On 2/18/26 7:15 PM, Alexei Starovoitov wrote:
On Wed, Feb 18, 2026 at 2:44 AM Slava Imameev
<[email protected]> wrote:

- This programs cannot be compiled as bpf_core_cast cannot cast to a
multi-level pointer:

SEC("lsm/sb_eat_lsm_opts")
int BPF_PROG(sb_eat_lsm_opts_1,char *options, void **mnt_opts)
{
     void** ppt = bpf_core_cast(mnt_opts, void*);
     bpf_printk("%p\t", *ppt);
     return 0;
}
Looks like there is a bug in llvm, since it crashes on the above.
But the following works:

void** ppt = bpf_rdonly_cast(mnt_opts, 0);
bpf_printk("%lx\t", *ppt);

Plus Eduard's diff:
-       if (is_void_or_int_ptr(btf, t))
+       if (is_void_or_int_ptr(btf, t) || !btf_type_is_struct_ptr(btf, t))
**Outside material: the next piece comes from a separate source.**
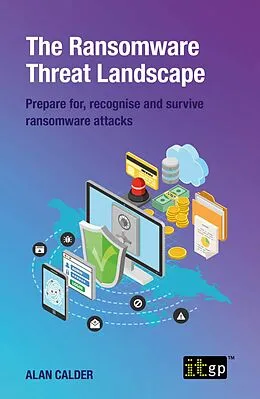 E-Book (epub) The Ransomware Threat Landscape von Alan Calder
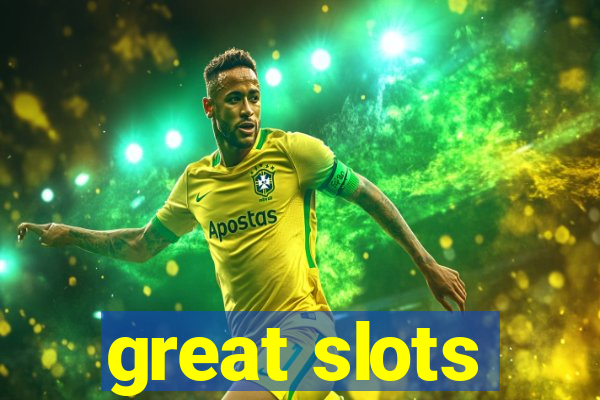 great slots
- There is a workaround, which requires introducing a wrapper for
a pointer or typedef:

struct pvoid {
     void* v;
};
llvm should have handled it without the workaround. It's a bug
that should be fixed.

Okay, I will take a look.


I think there are no technical restrictions for treating single
level pointers as PTR_TO_MEM.
I think it will be a missed opportunity and a potential foot gun.

We didn't support access to 'char *' initially.
Later relaxed it to mean that it's a valid pointer to a single byte,
but since the code is generic it also became the case
that 'char *' is allowed in kfunc and the verifier checks
that one valid byte is there.
That was a bad footgun, since we saw several cases of broken
kfunc implementations that assume that 'char *' means a string.

There are only two lsm hooks that pass 'struct foo **'.
If we make it ptr_to_mem of 8 bytes we lose the ability to do
something smarter in the future.
I think we better add support to annotate such '**' as an actual
array with given size and track types completely, so
'struct foo * var[N]' will become array_to_ptr_to_btf_id.
That's probably more work that you signed up to do,
so I suggest treating 'void **' as a scalar as Eduard suggested.
This particular sb_eat_lsm_opts() hook
doesn't have a useful type behind it anyway.
I'm less certain about 'char **'. If we make it scalar too
it will be harder to make it a pointer to nul terminated string later.

So I would do 'void **' -> scalar for now only.